**** EXCERPT PROVIDED ****

And spread it had. “[Rock and roll] is so far just a pleasant form of musical novelty to our youngsters,” one Perth journalist wrote in 1956, “and it is hoped it never reaches the hysterical, violent stage that is shocking America.”

A violent world

“Hundreds of screaming teenagers fought with each other to souvenir a shirt, tie, belt, socks and three sets of underwear which Little Richard stripped off and threw to them”, went the review in The Age. The singer finished in only a green turban and loose-fitting pyjama pants.

(Commentators were more bemused than alarmed: the Melbourne Herald called the stunt “an amusing and quite decent strip tease”.)

Read more: A-lop-bam-boom: Little Richard's saucy style underpins today's hits

But it was the violence of the outside world that was troubling the singer: an exploitative recording industry, racialised violence of white supremacy in the US, and the looming threat of nuclear armageddon.

This final apocalyptic possibility proved too much for Little Richard’s fragile psyche. Already on edge with Great Britain conducting nuclear weapon tests at Maralinga in South Australia, the Soviets’ surprise satellite launch shook the singer. Here is what the consummate fabulist, who never failed to embellish a story, told biographer Charles White:

On our fifth date of the two-week tour […] forty thousand people came to see me at the municipal outdoor arena. That night Russia sent off that very first Sputnik. It looked as though the big ball of fire came directly over the stadium about two or three hundred feet above our heads. It shook my mind. It really shook my mind. I got up from the piano and said, “This is it. I am through. I am leaving show business to go back to God.”

**** DATA SECTION ****

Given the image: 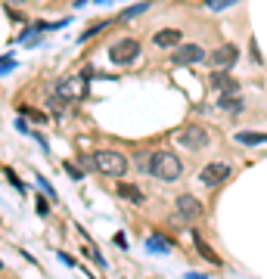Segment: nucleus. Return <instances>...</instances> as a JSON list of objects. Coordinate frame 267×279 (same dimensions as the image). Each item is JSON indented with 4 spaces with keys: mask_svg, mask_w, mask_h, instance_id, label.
Listing matches in <instances>:
<instances>
[{
    "mask_svg": "<svg viewBox=\"0 0 267 279\" xmlns=\"http://www.w3.org/2000/svg\"><path fill=\"white\" fill-rule=\"evenodd\" d=\"M93 168L103 177H125L131 168V158L118 149H100V152H93Z\"/></svg>",
    "mask_w": 267,
    "mask_h": 279,
    "instance_id": "nucleus-1",
    "label": "nucleus"
},
{
    "mask_svg": "<svg viewBox=\"0 0 267 279\" xmlns=\"http://www.w3.org/2000/svg\"><path fill=\"white\" fill-rule=\"evenodd\" d=\"M149 174L159 177L162 183H174L183 174V162L174 152H156V155H149Z\"/></svg>",
    "mask_w": 267,
    "mask_h": 279,
    "instance_id": "nucleus-2",
    "label": "nucleus"
},
{
    "mask_svg": "<svg viewBox=\"0 0 267 279\" xmlns=\"http://www.w3.org/2000/svg\"><path fill=\"white\" fill-rule=\"evenodd\" d=\"M140 59V41L137 37H118L109 47V62L112 65H134Z\"/></svg>",
    "mask_w": 267,
    "mask_h": 279,
    "instance_id": "nucleus-3",
    "label": "nucleus"
},
{
    "mask_svg": "<svg viewBox=\"0 0 267 279\" xmlns=\"http://www.w3.org/2000/svg\"><path fill=\"white\" fill-rule=\"evenodd\" d=\"M230 174H233V168L227 165V162H208V165L199 171V183L214 189V186H221V183L230 180Z\"/></svg>",
    "mask_w": 267,
    "mask_h": 279,
    "instance_id": "nucleus-4",
    "label": "nucleus"
},
{
    "mask_svg": "<svg viewBox=\"0 0 267 279\" xmlns=\"http://www.w3.org/2000/svg\"><path fill=\"white\" fill-rule=\"evenodd\" d=\"M236 59H239V47H236V44H221V47H214V50L208 53L205 62H208L211 68H224V71H227V68L236 65Z\"/></svg>",
    "mask_w": 267,
    "mask_h": 279,
    "instance_id": "nucleus-5",
    "label": "nucleus"
},
{
    "mask_svg": "<svg viewBox=\"0 0 267 279\" xmlns=\"http://www.w3.org/2000/svg\"><path fill=\"white\" fill-rule=\"evenodd\" d=\"M177 143H180L183 149H205V146L211 143V134H208L205 128H199V124H189V128H183V131L177 134Z\"/></svg>",
    "mask_w": 267,
    "mask_h": 279,
    "instance_id": "nucleus-6",
    "label": "nucleus"
},
{
    "mask_svg": "<svg viewBox=\"0 0 267 279\" xmlns=\"http://www.w3.org/2000/svg\"><path fill=\"white\" fill-rule=\"evenodd\" d=\"M177 217L180 220H186V223H193V220H199L202 217V202H199V198L196 195H189V192H183V195H177Z\"/></svg>",
    "mask_w": 267,
    "mask_h": 279,
    "instance_id": "nucleus-7",
    "label": "nucleus"
},
{
    "mask_svg": "<svg viewBox=\"0 0 267 279\" xmlns=\"http://www.w3.org/2000/svg\"><path fill=\"white\" fill-rule=\"evenodd\" d=\"M171 59H174L177 65H196V62H205L208 53H205L199 44H177V50H174Z\"/></svg>",
    "mask_w": 267,
    "mask_h": 279,
    "instance_id": "nucleus-8",
    "label": "nucleus"
},
{
    "mask_svg": "<svg viewBox=\"0 0 267 279\" xmlns=\"http://www.w3.org/2000/svg\"><path fill=\"white\" fill-rule=\"evenodd\" d=\"M84 93H87V81H84V78H81V81H78V78H62V81L56 84V96H62L65 103L81 99Z\"/></svg>",
    "mask_w": 267,
    "mask_h": 279,
    "instance_id": "nucleus-9",
    "label": "nucleus"
},
{
    "mask_svg": "<svg viewBox=\"0 0 267 279\" xmlns=\"http://www.w3.org/2000/svg\"><path fill=\"white\" fill-rule=\"evenodd\" d=\"M208 87L217 90V93H239V81H236V78H230L224 68H214V74L208 78Z\"/></svg>",
    "mask_w": 267,
    "mask_h": 279,
    "instance_id": "nucleus-10",
    "label": "nucleus"
},
{
    "mask_svg": "<svg viewBox=\"0 0 267 279\" xmlns=\"http://www.w3.org/2000/svg\"><path fill=\"white\" fill-rule=\"evenodd\" d=\"M152 44H156V47H177V44H183V31H177V28H162V31L152 34Z\"/></svg>",
    "mask_w": 267,
    "mask_h": 279,
    "instance_id": "nucleus-11",
    "label": "nucleus"
},
{
    "mask_svg": "<svg viewBox=\"0 0 267 279\" xmlns=\"http://www.w3.org/2000/svg\"><path fill=\"white\" fill-rule=\"evenodd\" d=\"M193 242H196L199 255H202V258H205L208 264H214V267H221V264H224V261L217 258V251H214V248H211V245L205 242V239H202V233H199V230H193Z\"/></svg>",
    "mask_w": 267,
    "mask_h": 279,
    "instance_id": "nucleus-12",
    "label": "nucleus"
},
{
    "mask_svg": "<svg viewBox=\"0 0 267 279\" xmlns=\"http://www.w3.org/2000/svg\"><path fill=\"white\" fill-rule=\"evenodd\" d=\"M217 109L230 112V115H239V112L246 109V103H242V96H239V93H221V99H217Z\"/></svg>",
    "mask_w": 267,
    "mask_h": 279,
    "instance_id": "nucleus-13",
    "label": "nucleus"
},
{
    "mask_svg": "<svg viewBox=\"0 0 267 279\" xmlns=\"http://www.w3.org/2000/svg\"><path fill=\"white\" fill-rule=\"evenodd\" d=\"M233 137H236V143H242V146L267 143V134H258V131H239V134H233Z\"/></svg>",
    "mask_w": 267,
    "mask_h": 279,
    "instance_id": "nucleus-14",
    "label": "nucleus"
},
{
    "mask_svg": "<svg viewBox=\"0 0 267 279\" xmlns=\"http://www.w3.org/2000/svg\"><path fill=\"white\" fill-rule=\"evenodd\" d=\"M118 192H122V198H128V202L143 205V192H140V186H134V183H118Z\"/></svg>",
    "mask_w": 267,
    "mask_h": 279,
    "instance_id": "nucleus-15",
    "label": "nucleus"
},
{
    "mask_svg": "<svg viewBox=\"0 0 267 279\" xmlns=\"http://www.w3.org/2000/svg\"><path fill=\"white\" fill-rule=\"evenodd\" d=\"M146 245H149V251H162V255H171V251H174V245L168 242L165 236H149Z\"/></svg>",
    "mask_w": 267,
    "mask_h": 279,
    "instance_id": "nucleus-16",
    "label": "nucleus"
},
{
    "mask_svg": "<svg viewBox=\"0 0 267 279\" xmlns=\"http://www.w3.org/2000/svg\"><path fill=\"white\" fill-rule=\"evenodd\" d=\"M103 28H109V22H93V25H90L84 34H78V44H84V41H90V37H96Z\"/></svg>",
    "mask_w": 267,
    "mask_h": 279,
    "instance_id": "nucleus-17",
    "label": "nucleus"
},
{
    "mask_svg": "<svg viewBox=\"0 0 267 279\" xmlns=\"http://www.w3.org/2000/svg\"><path fill=\"white\" fill-rule=\"evenodd\" d=\"M34 183H37V186H41V189H44V192H47V195L53 198V202H56V198H59V195H56V189H53V186L47 183V177H44V174H34Z\"/></svg>",
    "mask_w": 267,
    "mask_h": 279,
    "instance_id": "nucleus-18",
    "label": "nucleus"
},
{
    "mask_svg": "<svg viewBox=\"0 0 267 279\" xmlns=\"http://www.w3.org/2000/svg\"><path fill=\"white\" fill-rule=\"evenodd\" d=\"M146 10H149V0H143V4H134L131 10H125L122 19H134V16H140V13H146Z\"/></svg>",
    "mask_w": 267,
    "mask_h": 279,
    "instance_id": "nucleus-19",
    "label": "nucleus"
},
{
    "mask_svg": "<svg viewBox=\"0 0 267 279\" xmlns=\"http://www.w3.org/2000/svg\"><path fill=\"white\" fill-rule=\"evenodd\" d=\"M233 4H239V0H208V10L211 13H224L227 7H233Z\"/></svg>",
    "mask_w": 267,
    "mask_h": 279,
    "instance_id": "nucleus-20",
    "label": "nucleus"
},
{
    "mask_svg": "<svg viewBox=\"0 0 267 279\" xmlns=\"http://www.w3.org/2000/svg\"><path fill=\"white\" fill-rule=\"evenodd\" d=\"M47 109H50V112H53L56 118H62V115H65V99H62V96H59V99L53 96V99L47 103Z\"/></svg>",
    "mask_w": 267,
    "mask_h": 279,
    "instance_id": "nucleus-21",
    "label": "nucleus"
},
{
    "mask_svg": "<svg viewBox=\"0 0 267 279\" xmlns=\"http://www.w3.org/2000/svg\"><path fill=\"white\" fill-rule=\"evenodd\" d=\"M19 112H22V115H28V118H34L37 124L47 121V115H44V112H34V109H28V106H19Z\"/></svg>",
    "mask_w": 267,
    "mask_h": 279,
    "instance_id": "nucleus-22",
    "label": "nucleus"
},
{
    "mask_svg": "<svg viewBox=\"0 0 267 279\" xmlns=\"http://www.w3.org/2000/svg\"><path fill=\"white\" fill-rule=\"evenodd\" d=\"M134 165H137L140 171H149V155H146V152H137V155H134Z\"/></svg>",
    "mask_w": 267,
    "mask_h": 279,
    "instance_id": "nucleus-23",
    "label": "nucleus"
},
{
    "mask_svg": "<svg viewBox=\"0 0 267 279\" xmlns=\"http://www.w3.org/2000/svg\"><path fill=\"white\" fill-rule=\"evenodd\" d=\"M34 208L41 217H50V205H47V198H34Z\"/></svg>",
    "mask_w": 267,
    "mask_h": 279,
    "instance_id": "nucleus-24",
    "label": "nucleus"
},
{
    "mask_svg": "<svg viewBox=\"0 0 267 279\" xmlns=\"http://www.w3.org/2000/svg\"><path fill=\"white\" fill-rule=\"evenodd\" d=\"M65 171L71 174V180H81V177H84V174H81L78 168H75V165H71V162H65Z\"/></svg>",
    "mask_w": 267,
    "mask_h": 279,
    "instance_id": "nucleus-25",
    "label": "nucleus"
},
{
    "mask_svg": "<svg viewBox=\"0 0 267 279\" xmlns=\"http://www.w3.org/2000/svg\"><path fill=\"white\" fill-rule=\"evenodd\" d=\"M7 177H10V183H13V186H16L19 192H25V183H19V177H16L13 171H7Z\"/></svg>",
    "mask_w": 267,
    "mask_h": 279,
    "instance_id": "nucleus-26",
    "label": "nucleus"
},
{
    "mask_svg": "<svg viewBox=\"0 0 267 279\" xmlns=\"http://www.w3.org/2000/svg\"><path fill=\"white\" fill-rule=\"evenodd\" d=\"M252 59H255V62H264V59H261V50H258V44H252Z\"/></svg>",
    "mask_w": 267,
    "mask_h": 279,
    "instance_id": "nucleus-27",
    "label": "nucleus"
},
{
    "mask_svg": "<svg viewBox=\"0 0 267 279\" xmlns=\"http://www.w3.org/2000/svg\"><path fill=\"white\" fill-rule=\"evenodd\" d=\"M7 4H25V0H7Z\"/></svg>",
    "mask_w": 267,
    "mask_h": 279,
    "instance_id": "nucleus-28",
    "label": "nucleus"
},
{
    "mask_svg": "<svg viewBox=\"0 0 267 279\" xmlns=\"http://www.w3.org/2000/svg\"><path fill=\"white\" fill-rule=\"evenodd\" d=\"M0 267H4V261H0Z\"/></svg>",
    "mask_w": 267,
    "mask_h": 279,
    "instance_id": "nucleus-29",
    "label": "nucleus"
}]
</instances>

****

WHAT YOU WILL DO ->
- A) Repeat the Little Richard passage word for word, starting at "A violent world" and ending at "of nuclear armageddon.".
- B) Answer these questions from the Little Richard passage.
(i) Which newspaper called the singer's stunt "an amusing and quite decent strip tease"?
(ii) Where was Great Britain conducting nuclear weapon tests?
(iii) How many people does Little Richard say came to see him at the municipal outdoor arena?
- C) Take the passage about Little Richard's tour further, picking up after its final sentence.
The records are material of their own and have nothing to do with the passage on Little Richard.

RESULTS OF THE TASKS ->
- A)
A violent world

“Hundreds of screaming teenagers fought with each other to souvenir a shirt, tie, belt, socks and three sets of underwear which Little Richard stripped off and threw to them”, went the review in The Age. The singer finished in only a green turban and loose-fitting pyjama pants.

(Commentators were more bemused than alarmed: the Melbourne Herald called the stunt “an amusing and quite decent strip tease”.)

Read more: A-lop-bam-boom: Little Richard's saucy style underpins today's hits

But it was the violence of the outside world that was troubling the singer: an exploitative recording industry, racialised violence of white supremacy in the US, and the looming threat of nuclear armageddon.

- B)
(i) The Melbourne Herald.
(ii) At Maralinga in South Australia.
(iii) Forty thousand.

- C)
The next day, Little Richard confirmed his conversion by throwing thousands of dollars’ worth of jewellery from the Stockton Ferry into the Hunter River. Cutting short the tour, he flew home to enrol in a theology program at Oakwood College in Huntsville, Alabama.

“I’m quitting showbiz, I wanna go straight,” the now Reverend Richard Penniman sang in 1960. “I wanna serve my Lord before it’s too late.”

As critic Ainslie Baker bemoaned in The Australian Women’s Weekly: “Little Richard was in great vogue among the rock-‘n-rolling fraternity until he retired to ponder upon the threat to the future of man posed by the nuclear age.”

While he returned to secular music in 1962, he never again visited Australia.

Nuclear music

True or not (and the singer told many different versions of this episode), this story suggests we look closer at music’s often forgotten Cold War context.

Rock ‘n’ roll fans “live in a world of mixed emotions”, Phyllis Battelle wrote in 1956.

Prosperity has built up financial security for them and their families, so they do not want. At the same time, they hear all the talk of world insecurity. Of psychiatry and psychology, of atomic warfare in abeyance. In the back of their minds, like an uncomfortable dream, is the inkling that living-for-today may be a wise course to follow.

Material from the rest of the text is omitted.